Written task 1: Repeat every line of the records from the one holding "Of the things" through the end of the records, inclusive, shifting each number in the answers up by 72 (the point coordinates and the distance in inches). Leave the pictures out.

==== Quoted passage

A Farewell to Marvin Traub: The Retail Genius Who Changed How You Shop
Jul 12th 2012 5:09PM
Updated Jul 13th 2012 9:10AM
You might never have heard of Marvin Traub, but the former CEO of Bloomingdale's (M), who died this week at 87, forever changed retailing.
Revered by his industry peers as a merchant king, Traub brought a panache and romance to product displays that redefined how retailers merchandise their stores.
Here's five ways he altered the way Americans shop.
1. He Invented 'Retailing as Theater'
During his 41-year career at Bloomingdale's, Traub created what came to be known as "retailing as theater."
In the 1960s, Traub devised the store's fabled country promotions, staging majestic product presentations of everything from fashion and beauty to apparel, curated from around the globe.
It was a tactic unheard of at the time, raising the bar for how retailers showcased their products, while transforming Bloomingdale's into the tony, high-end store it is today.
But the store wasn't always so high brow. Back in 2004, Traub told me a funny story about Bloomie's not-so glamorous beginnings.
It took place during the 1950s, long before his 14-year stint as CEO of the chain, when Traub ran Bloomie's bargain table, selling 49-cent hosiery.
Around that time, Larry Lackman -- later to become CEO of Bloomingdale's -- was at a swanky dinner party in New York.
A woman seated next to him asked what Lackman did for a living. He proudly replied, "'I've just been made treasurer of Bloomingdale's,'" Traub recounted. " 'Very nice,' the woman responded. 'I buy my maids uniforms there.' "
Traub would change that image a decade later, starting with the launch of Bloomingdale's first country promotion in 1960, bringing a new look to the furniture department with the Italian extravaganza, Casa Bella.
Those enticing room settings you see today at Crate & Barrel and IKEA that make you want to redecorate your home? You can thank Traub for those.
The elegant and elaborate clothing departments you find in department stores today? The mood lighting and dramatic staging of mannequins decked out in upscale fashions? Those are all reflections of Traub's influence.
2. He Brought Imported Goods to A Mainstream Audience
These days it's commonplace for retailers to pepper their mix with what they market as exoticism, such as Macy's current Brazil store promotion. Pier 1 Imports (PIR) has built its entire store concept on the theme of global finds.

========

Written task 2:
Answer from the article on Marvin Traub:
(a) At what age did Traub die?
(b) In what year did Bloomingdale's launch its first country promotion?
(c) How many years did Traub's career at Bloomingdale's last?

==== Stored rows

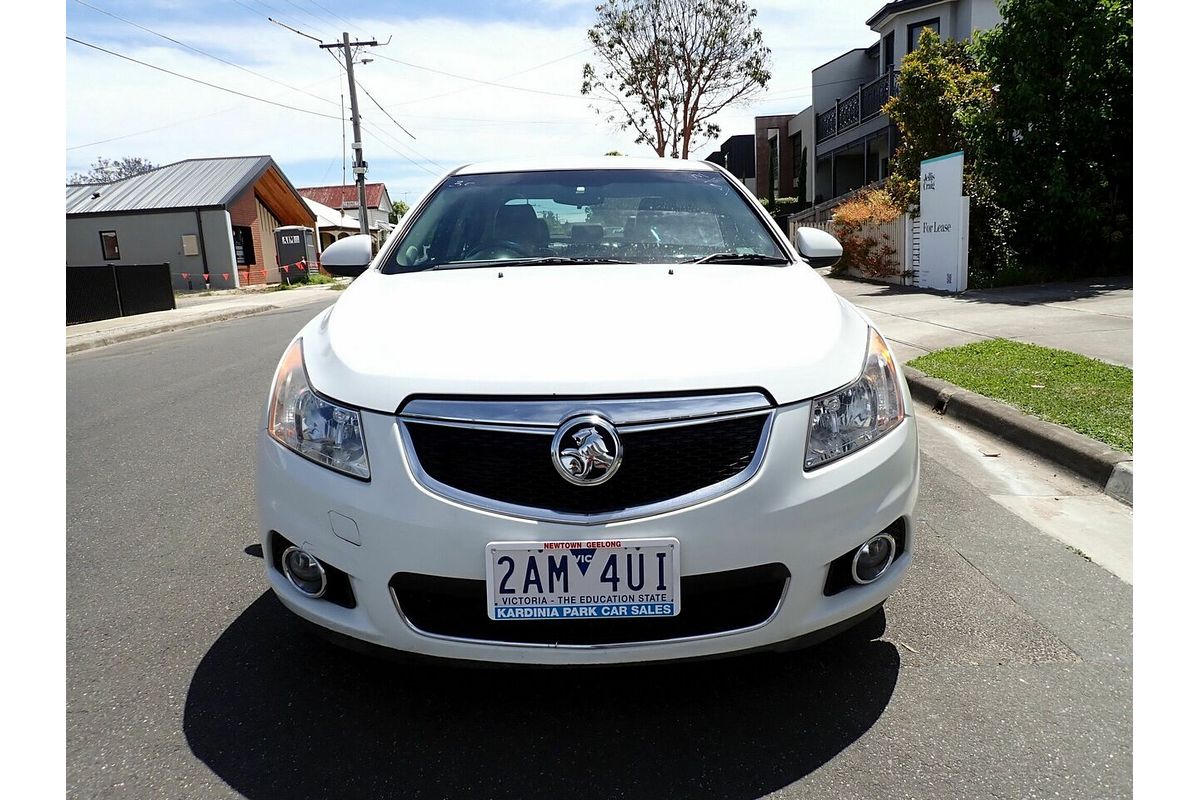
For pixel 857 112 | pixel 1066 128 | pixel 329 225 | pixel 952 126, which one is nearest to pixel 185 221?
pixel 329 225

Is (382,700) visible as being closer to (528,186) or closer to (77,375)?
(528,186)

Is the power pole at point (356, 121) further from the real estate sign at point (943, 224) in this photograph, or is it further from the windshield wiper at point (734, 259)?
the windshield wiper at point (734, 259)

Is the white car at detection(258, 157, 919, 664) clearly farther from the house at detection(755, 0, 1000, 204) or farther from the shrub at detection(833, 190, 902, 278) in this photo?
the house at detection(755, 0, 1000, 204)

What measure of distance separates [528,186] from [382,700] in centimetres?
231

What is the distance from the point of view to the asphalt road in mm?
2125

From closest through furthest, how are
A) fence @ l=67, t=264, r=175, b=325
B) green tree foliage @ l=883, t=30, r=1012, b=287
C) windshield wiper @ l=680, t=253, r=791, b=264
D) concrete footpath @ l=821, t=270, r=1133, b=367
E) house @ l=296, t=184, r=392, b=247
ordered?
windshield wiper @ l=680, t=253, r=791, b=264 < concrete footpath @ l=821, t=270, r=1133, b=367 < green tree foliage @ l=883, t=30, r=1012, b=287 < fence @ l=67, t=264, r=175, b=325 < house @ l=296, t=184, r=392, b=247

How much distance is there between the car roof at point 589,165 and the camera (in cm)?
409

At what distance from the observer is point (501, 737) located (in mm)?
2301

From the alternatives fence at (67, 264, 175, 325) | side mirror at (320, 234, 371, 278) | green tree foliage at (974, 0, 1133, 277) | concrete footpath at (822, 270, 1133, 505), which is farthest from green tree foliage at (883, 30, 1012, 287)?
fence at (67, 264, 175, 325)

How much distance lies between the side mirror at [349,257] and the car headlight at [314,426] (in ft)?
4.03

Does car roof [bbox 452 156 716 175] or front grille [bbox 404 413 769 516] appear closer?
front grille [bbox 404 413 769 516]

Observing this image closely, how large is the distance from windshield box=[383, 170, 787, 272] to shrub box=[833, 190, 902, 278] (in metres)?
11.8

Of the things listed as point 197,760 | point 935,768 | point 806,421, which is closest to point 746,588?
point 806,421

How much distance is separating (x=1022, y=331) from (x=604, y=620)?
302 inches
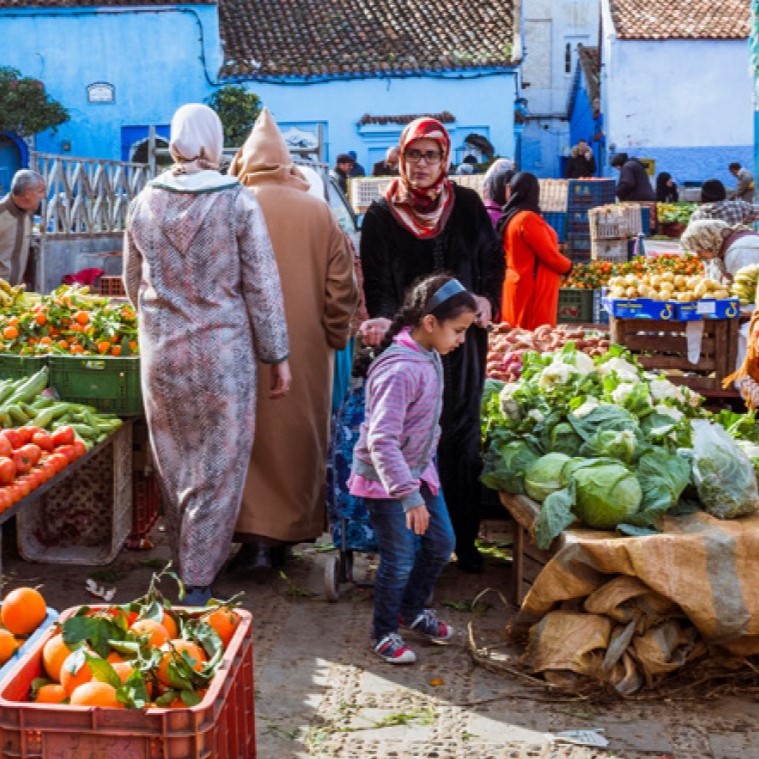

========

Worked answer 1:
Of the things listed as point 197,760 | point 935,768 | point 806,421, which is closest to point 746,588?
point 878,493

How much distance is separating (x=1022, y=331) from (x=604, y=620)?
374 inches

Worked answer 2:
(a) 87
(b) 1960
(c) 41 years